What the exercise asks: Once the pictures are removed, restate the data below word for word.

Given information:
»»
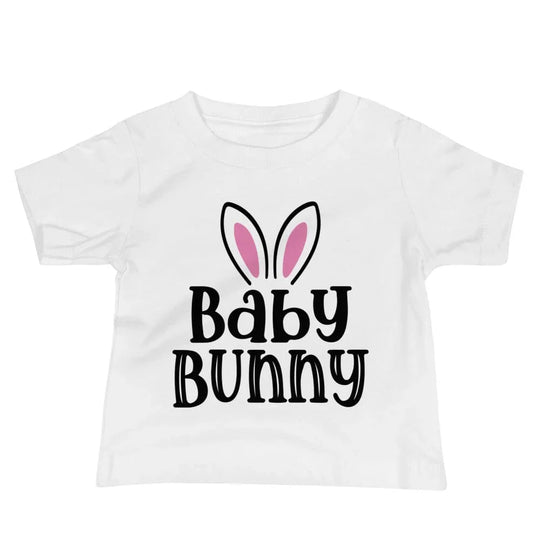 Baby Bunny Baby Tee V4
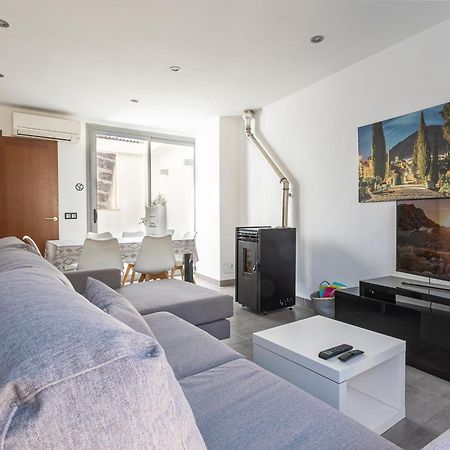 Townhouse Calvari By Homevillas360 Pollença Exteriér fotografie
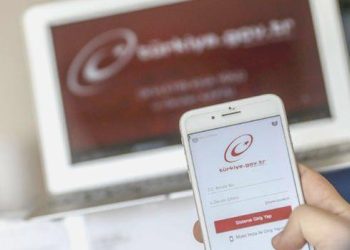 Günlük kiralık konutlarda müsaade evrakı müracaatları e-Devlet üzerinden yapılacak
««
Result of the exercise:
 Baby Bunny Baby Tee V4
 Townhouse Calvari By Homevillas360 Pollença Exteriér fotografie
 Günlük kiralık konutlarda müsaade evrakı müracaatları e-Devlet üzerinden yapılacak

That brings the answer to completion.